■ 保存データ ■
------------

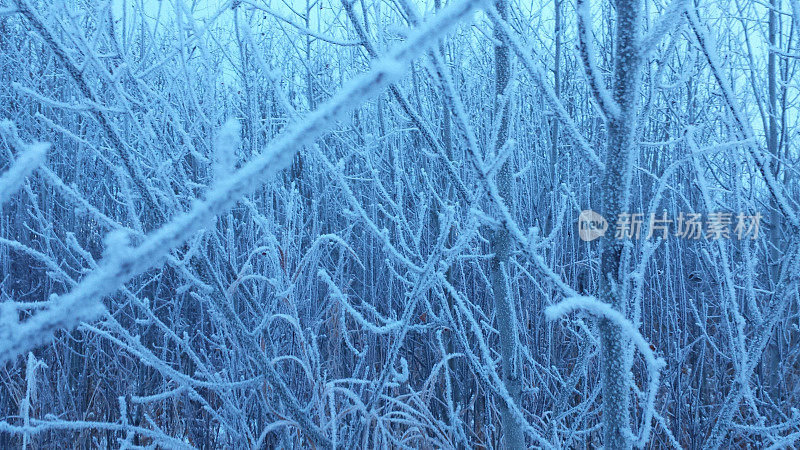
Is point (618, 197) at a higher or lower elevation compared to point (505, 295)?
higher

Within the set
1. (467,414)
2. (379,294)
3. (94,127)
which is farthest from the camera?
(94,127)

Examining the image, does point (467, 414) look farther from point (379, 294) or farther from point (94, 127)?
point (94, 127)

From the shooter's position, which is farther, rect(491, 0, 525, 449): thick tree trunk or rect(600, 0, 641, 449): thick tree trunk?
rect(491, 0, 525, 449): thick tree trunk

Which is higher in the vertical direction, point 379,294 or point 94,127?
point 94,127

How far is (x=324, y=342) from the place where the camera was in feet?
9.22

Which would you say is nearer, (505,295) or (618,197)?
(618,197)

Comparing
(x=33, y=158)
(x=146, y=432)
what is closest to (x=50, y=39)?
(x=33, y=158)

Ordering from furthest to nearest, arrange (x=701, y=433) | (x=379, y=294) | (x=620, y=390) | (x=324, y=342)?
1. (x=379, y=294)
2. (x=324, y=342)
3. (x=701, y=433)
4. (x=620, y=390)

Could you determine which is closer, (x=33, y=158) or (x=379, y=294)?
(x=33, y=158)

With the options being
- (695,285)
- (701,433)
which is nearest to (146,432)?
(701,433)

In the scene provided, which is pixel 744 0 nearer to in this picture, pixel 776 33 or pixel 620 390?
pixel 776 33

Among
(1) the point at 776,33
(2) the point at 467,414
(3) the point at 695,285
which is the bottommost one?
(2) the point at 467,414

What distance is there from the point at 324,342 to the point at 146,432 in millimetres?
1704

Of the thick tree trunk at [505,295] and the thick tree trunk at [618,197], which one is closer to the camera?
the thick tree trunk at [618,197]
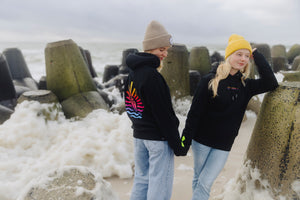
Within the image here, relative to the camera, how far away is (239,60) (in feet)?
5.62

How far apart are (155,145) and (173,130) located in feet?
0.53

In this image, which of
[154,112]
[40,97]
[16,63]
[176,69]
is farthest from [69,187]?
[16,63]

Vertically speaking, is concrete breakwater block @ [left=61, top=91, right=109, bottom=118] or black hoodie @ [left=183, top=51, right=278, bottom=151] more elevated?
black hoodie @ [left=183, top=51, right=278, bottom=151]

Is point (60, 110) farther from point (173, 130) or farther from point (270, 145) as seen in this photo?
point (270, 145)

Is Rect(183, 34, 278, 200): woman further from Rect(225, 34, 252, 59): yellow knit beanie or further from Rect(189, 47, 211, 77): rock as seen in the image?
Rect(189, 47, 211, 77): rock

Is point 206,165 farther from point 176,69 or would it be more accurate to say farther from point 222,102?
point 176,69

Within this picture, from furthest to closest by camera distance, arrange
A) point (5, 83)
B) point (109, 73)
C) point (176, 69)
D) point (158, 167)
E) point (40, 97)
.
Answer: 1. point (109, 73)
2. point (5, 83)
3. point (176, 69)
4. point (40, 97)
5. point (158, 167)

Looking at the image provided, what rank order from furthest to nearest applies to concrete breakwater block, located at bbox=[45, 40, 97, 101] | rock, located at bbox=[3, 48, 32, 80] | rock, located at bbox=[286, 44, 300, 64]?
rock, located at bbox=[286, 44, 300, 64]
rock, located at bbox=[3, 48, 32, 80]
concrete breakwater block, located at bbox=[45, 40, 97, 101]

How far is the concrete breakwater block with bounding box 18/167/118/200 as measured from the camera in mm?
1618

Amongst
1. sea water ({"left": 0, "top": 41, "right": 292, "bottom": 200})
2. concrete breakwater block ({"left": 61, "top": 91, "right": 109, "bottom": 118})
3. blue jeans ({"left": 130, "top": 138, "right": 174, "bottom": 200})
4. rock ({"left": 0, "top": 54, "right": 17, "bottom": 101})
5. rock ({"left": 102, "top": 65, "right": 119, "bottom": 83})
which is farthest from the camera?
rock ({"left": 102, "top": 65, "right": 119, "bottom": 83})

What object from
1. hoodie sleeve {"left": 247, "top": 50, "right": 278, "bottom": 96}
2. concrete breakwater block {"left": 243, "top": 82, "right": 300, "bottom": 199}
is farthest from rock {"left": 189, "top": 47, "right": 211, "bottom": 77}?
hoodie sleeve {"left": 247, "top": 50, "right": 278, "bottom": 96}

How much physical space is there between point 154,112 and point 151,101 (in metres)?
0.08

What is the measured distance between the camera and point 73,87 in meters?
4.49

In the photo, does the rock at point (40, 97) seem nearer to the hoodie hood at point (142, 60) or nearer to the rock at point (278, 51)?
the hoodie hood at point (142, 60)
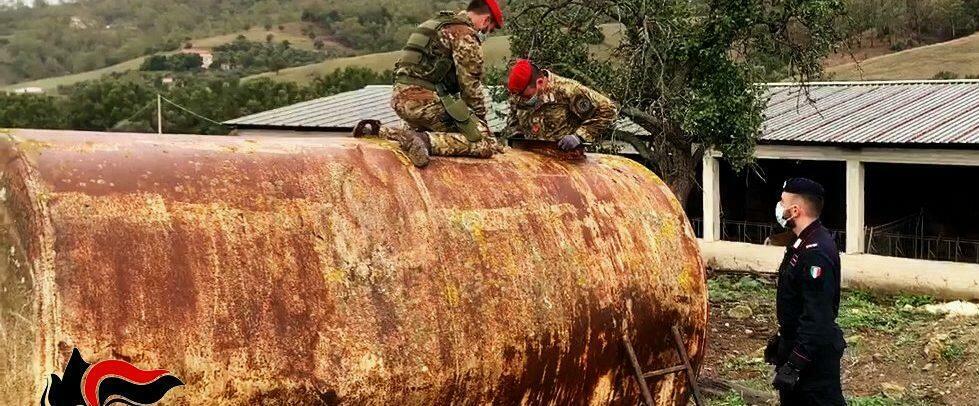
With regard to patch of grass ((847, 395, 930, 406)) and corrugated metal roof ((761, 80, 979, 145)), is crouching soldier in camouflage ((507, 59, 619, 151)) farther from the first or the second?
corrugated metal roof ((761, 80, 979, 145))

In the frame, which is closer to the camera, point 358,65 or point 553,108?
point 553,108

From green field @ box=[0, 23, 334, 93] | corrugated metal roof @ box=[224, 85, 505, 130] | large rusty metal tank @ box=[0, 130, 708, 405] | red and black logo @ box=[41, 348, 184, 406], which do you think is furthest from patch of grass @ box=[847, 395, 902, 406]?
green field @ box=[0, 23, 334, 93]

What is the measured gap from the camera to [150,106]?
43312 mm

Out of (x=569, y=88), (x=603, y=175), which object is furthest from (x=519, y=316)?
(x=569, y=88)

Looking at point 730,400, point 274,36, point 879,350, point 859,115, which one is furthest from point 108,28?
point 730,400

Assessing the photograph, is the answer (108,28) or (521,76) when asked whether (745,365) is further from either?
(108,28)

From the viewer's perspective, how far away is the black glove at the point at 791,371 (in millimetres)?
5156

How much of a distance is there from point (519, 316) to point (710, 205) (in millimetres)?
14660

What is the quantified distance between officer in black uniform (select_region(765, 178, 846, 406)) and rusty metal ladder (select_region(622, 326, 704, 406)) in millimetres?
433

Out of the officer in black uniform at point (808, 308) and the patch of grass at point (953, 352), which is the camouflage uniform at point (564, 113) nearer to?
the officer in black uniform at point (808, 308)

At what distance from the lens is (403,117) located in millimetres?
5188

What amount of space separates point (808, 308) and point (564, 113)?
1681mm

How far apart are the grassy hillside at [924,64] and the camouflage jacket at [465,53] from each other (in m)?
41.0

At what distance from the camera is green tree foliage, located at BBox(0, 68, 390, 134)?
136 feet
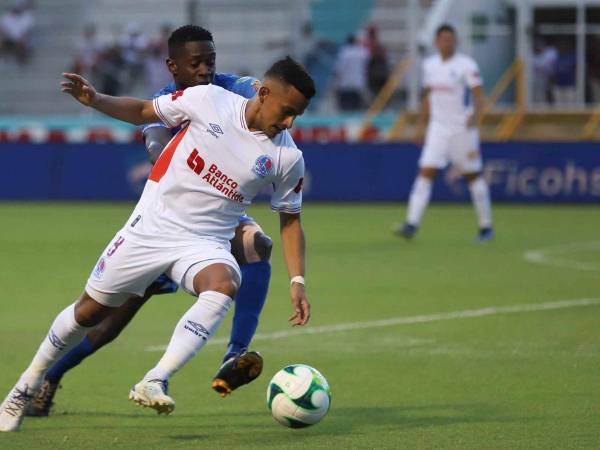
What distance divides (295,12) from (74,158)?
8.12 m

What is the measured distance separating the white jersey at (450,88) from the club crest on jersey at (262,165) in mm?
11037

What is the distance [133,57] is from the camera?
2991 centimetres

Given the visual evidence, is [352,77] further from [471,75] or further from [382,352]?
[382,352]

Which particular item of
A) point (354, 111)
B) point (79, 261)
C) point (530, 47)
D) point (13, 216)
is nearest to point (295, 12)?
point (354, 111)

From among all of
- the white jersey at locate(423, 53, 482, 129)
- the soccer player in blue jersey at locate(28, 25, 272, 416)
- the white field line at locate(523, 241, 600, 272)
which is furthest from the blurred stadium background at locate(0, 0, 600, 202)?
the soccer player in blue jersey at locate(28, 25, 272, 416)

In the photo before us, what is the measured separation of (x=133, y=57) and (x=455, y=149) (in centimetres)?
1412

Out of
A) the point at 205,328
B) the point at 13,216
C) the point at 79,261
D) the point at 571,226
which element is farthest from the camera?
the point at 13,216

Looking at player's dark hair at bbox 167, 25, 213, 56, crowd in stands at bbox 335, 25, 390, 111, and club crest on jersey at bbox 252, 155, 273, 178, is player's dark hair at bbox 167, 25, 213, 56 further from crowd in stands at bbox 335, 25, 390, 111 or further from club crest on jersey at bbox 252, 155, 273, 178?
crowd in stands at bbox 335, 25, 390, 111

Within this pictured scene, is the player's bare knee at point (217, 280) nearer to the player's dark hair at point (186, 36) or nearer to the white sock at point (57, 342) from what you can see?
the white sock at point (57, 342)

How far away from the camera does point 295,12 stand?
30078 millimetres

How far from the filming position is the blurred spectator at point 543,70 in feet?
82.2

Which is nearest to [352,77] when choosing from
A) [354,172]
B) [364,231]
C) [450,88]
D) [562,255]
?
[354,172]

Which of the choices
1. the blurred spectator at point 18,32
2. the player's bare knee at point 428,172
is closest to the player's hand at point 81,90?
the player's bare knee at point 428,172

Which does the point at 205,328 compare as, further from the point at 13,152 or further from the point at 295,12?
the point at 295,12
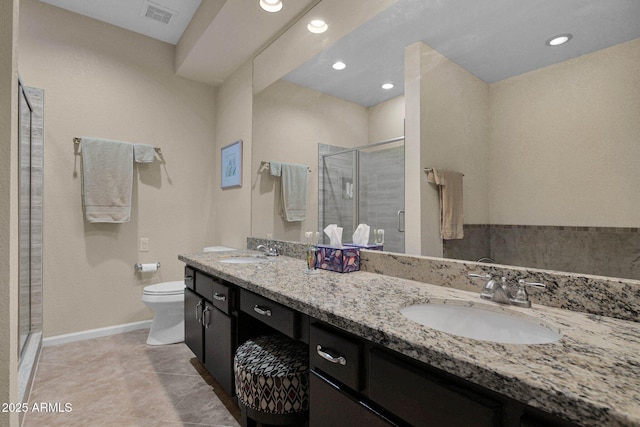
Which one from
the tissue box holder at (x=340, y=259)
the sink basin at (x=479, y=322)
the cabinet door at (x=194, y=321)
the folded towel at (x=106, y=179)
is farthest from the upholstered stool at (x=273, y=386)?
the folded towel at (x=106, y=179)

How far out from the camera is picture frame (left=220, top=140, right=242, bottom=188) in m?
2.90

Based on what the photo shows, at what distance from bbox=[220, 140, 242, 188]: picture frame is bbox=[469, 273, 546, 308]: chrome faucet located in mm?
2316

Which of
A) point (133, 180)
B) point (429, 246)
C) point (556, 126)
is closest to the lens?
point (556, 126)

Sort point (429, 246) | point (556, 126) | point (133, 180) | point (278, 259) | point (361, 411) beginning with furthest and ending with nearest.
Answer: point (133, 180) → point (278, 259) → point (429, 246) → point (556, 126) → point (361, 411)

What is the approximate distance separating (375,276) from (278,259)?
84cm

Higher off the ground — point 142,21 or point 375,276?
point 142,21

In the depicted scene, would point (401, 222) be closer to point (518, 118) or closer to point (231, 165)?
point (518, 118)

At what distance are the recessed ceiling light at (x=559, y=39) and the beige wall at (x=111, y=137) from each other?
10.1ft

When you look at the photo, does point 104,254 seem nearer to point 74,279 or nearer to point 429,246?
point 74,279

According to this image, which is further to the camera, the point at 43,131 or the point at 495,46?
the point at 43,131

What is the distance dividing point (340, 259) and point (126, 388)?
1.59 m

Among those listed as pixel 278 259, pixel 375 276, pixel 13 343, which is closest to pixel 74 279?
pixel 278 259

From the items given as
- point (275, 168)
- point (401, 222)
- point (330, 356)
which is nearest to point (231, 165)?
point (275, 168)

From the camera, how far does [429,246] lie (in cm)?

------------

■ 指示 ■
「In the photo before」を含む行から「30078 millimetres」を含む行までを、「camera」を「viewer」に置き換え、ほかは一切変えずに書き直してください。

■ 解答結果 ■
In the photo before us, what is the measured separation of (x=133, y=57) and (x=455, y=149) (in centimetres)?
1412

Out of
A) the point at 205,328
B) the point at 13,216
C) the point at 79,261
D) the point at 571,226
which element is farthest from the viewer?
the point at 13,216

Looking at player's dark hair at bbox 167, 25, 213, 56, crowd in stands at bbox 335, 25, 390, 111, and club crest on jersey at bbox 252, 155, 273, 178, is player's dark hair at bbox 167, 25, 213, 56 further from crowd in stands at bbox 335, 25, 390, 111 or further from club crest on jersey at bbox 252, 155, 273, 178?
crowd in stands at bbox 335, 25, 390, 111

Within this pictured scene, is the player's bare knee at point (217, 280) nearer to the player's dark hair at point (186, 36) or nearer to the white sock at point (57, 342) from what you can see?
the white sock at point (57, 342)

How far away from the viewer does point 295,12 stand?
30078 millimetres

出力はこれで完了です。